AMS 303 Quiz Review

2008 Quiz Questions
1. Let G be any connected graph. If C is a set of edge forming a circuit in G and K is a set of edges forming a cutset, show that C and K must have an even number of edges in common (possibly zero).
2. Let G be a connected planar graph in which every face has boundary >=4.
a) Prove that m <= 2n-4.
b) Suppose that every vertex has degree 3 or 4. Show that G must have at least 8 vertices of deg. 3. Hint: write n as n = n3 + n4.
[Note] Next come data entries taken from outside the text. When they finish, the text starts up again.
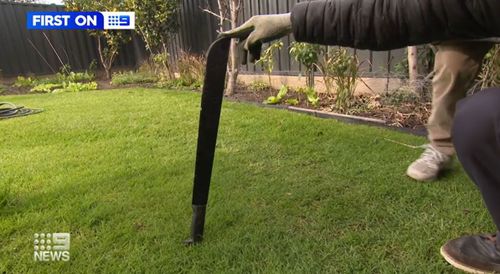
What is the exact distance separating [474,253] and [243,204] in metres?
1.01

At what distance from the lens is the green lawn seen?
148 cm

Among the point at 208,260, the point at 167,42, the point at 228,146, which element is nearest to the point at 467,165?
the point at 208,260

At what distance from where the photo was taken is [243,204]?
192cm

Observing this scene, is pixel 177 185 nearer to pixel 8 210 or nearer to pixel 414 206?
pixel 8 210

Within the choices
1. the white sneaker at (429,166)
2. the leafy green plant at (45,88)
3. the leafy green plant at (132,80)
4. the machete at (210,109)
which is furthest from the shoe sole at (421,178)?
the leafy green plant at (45,88)

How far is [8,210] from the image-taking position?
1.95 meters

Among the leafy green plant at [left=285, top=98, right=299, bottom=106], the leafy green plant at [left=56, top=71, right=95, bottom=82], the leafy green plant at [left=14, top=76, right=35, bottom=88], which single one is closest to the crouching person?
the leafy green plant at [left=285, top=98, right=299, bottom=106]

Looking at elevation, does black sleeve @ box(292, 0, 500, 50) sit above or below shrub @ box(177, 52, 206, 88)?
above

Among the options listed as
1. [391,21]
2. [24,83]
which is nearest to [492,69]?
[391,21]

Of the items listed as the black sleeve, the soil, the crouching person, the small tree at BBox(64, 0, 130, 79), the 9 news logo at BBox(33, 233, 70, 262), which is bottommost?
the 9 news logo at BBox(33, 233, 70, 262)

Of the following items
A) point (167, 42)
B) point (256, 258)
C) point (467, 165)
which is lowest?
point (256, 258)

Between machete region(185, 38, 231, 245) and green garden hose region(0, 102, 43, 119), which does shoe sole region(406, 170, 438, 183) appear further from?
green garden hose region(0, 102, 43, 119)

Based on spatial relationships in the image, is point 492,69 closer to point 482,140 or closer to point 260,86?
point 482,140

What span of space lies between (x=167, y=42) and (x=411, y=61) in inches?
234
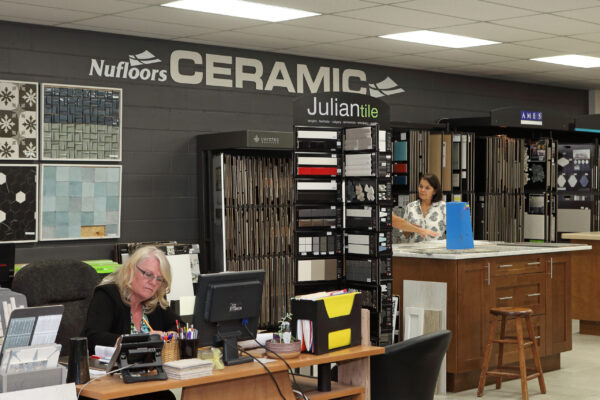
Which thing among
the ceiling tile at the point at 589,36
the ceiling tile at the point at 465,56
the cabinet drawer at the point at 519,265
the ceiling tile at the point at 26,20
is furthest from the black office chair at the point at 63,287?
the ceiling tile at the point at 589,36

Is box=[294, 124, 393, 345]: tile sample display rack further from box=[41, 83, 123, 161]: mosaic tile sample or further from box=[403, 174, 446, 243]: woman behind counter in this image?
box=[41, 83, 123, 161]: mosaic tile sample

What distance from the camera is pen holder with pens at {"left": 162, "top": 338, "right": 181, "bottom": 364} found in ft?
12.2

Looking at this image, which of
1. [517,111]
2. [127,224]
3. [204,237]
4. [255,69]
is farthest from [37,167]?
[517,111]

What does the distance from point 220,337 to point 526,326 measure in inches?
143

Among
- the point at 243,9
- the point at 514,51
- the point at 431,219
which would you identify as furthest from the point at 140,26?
the point at 514,51

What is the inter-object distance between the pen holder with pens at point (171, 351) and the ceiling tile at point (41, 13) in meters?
3.57

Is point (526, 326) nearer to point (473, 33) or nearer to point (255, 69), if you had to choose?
point (473, 33)

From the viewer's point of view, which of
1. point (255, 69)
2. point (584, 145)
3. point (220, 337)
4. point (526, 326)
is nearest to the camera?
point (220, 337)

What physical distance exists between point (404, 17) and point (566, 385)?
3123mm

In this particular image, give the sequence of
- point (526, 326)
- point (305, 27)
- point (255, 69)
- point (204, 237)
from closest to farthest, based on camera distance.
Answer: point (526, 326) < point (305, 27) < point (204, 237) < point (255, 69)

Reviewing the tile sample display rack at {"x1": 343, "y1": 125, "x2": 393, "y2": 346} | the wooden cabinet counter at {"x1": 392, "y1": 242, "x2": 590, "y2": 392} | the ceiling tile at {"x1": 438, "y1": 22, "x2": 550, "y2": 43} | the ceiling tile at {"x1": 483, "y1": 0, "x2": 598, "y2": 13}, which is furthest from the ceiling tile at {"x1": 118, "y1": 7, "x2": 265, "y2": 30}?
the wooden cabinet counter at {"x1": 392, "y1": 242, "x2": 590, "y2": 392}

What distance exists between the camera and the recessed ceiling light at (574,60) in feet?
30.6

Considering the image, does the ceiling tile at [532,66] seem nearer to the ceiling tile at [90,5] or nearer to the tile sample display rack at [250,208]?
the tile sample display rack at [250,208]

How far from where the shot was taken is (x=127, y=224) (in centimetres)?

1. Suppose that G is a simple graph this is not connected. Prove that the complement of G must be connected; that is, there is a path between every pair of vertices in G. Hint: Connecting paths will have 1 or 2 edges.
2. Let B be a connected, simple, planar graph, with all degrees at least 4.
a) Prove that m <= 2f-4.
b) From a), show that G must have at least one face bounded by 3 edges.

2005 Quiz Questions
1. Show that the removal of a vertex x disconnects the connected graph G if there exist vertices a and b in G such that every path in G between a and b passes through x.
2. Let G be a planar, simple graph with each vertex of degree at least 3.
a) Show that m <= 3f-6, b) Show that G has a face bounded by at most 5 edges.

2007 Quiz Solutions
1. Let G1 be one component of G and let G2 be the rest of G. In the complement, if x in G1 and y in G2, they are joined by an edge. If x,y in G1, then there is a path x-z-y where z is any vertex in G2; similarly if x,y in G2.
2. a) 4n <= sum(deg) = 2m => (1/2)m >=n = (by Euler formula) m-f+2. Thus, 0 >= (1/2)m-f+2 or f-2 >= (1/2)m or 2f -4 >= m.
b) Suppose false and all bdy >=4, Then 4f <= sum(bdy) = 2m = 4f-8. Im possible.

2005 Quiz Solution
1. If all paths between a and b go through x, then removing x eliminates all paths betweens a and b. Thus the graph is no longer connected.
2. a) 3n <= sum of degrees = 2m --> n <= (2/3)m --> m-f+2 <= (2/3)m --> (1/3)m <= f-2 --> m <= 3f - 6.
b) Assume false so that a;; bdy >=6. Then 6f <= sum of bdy = 2m <= 2(3f-6) --> 6f <= 6f - 12. Contradiction.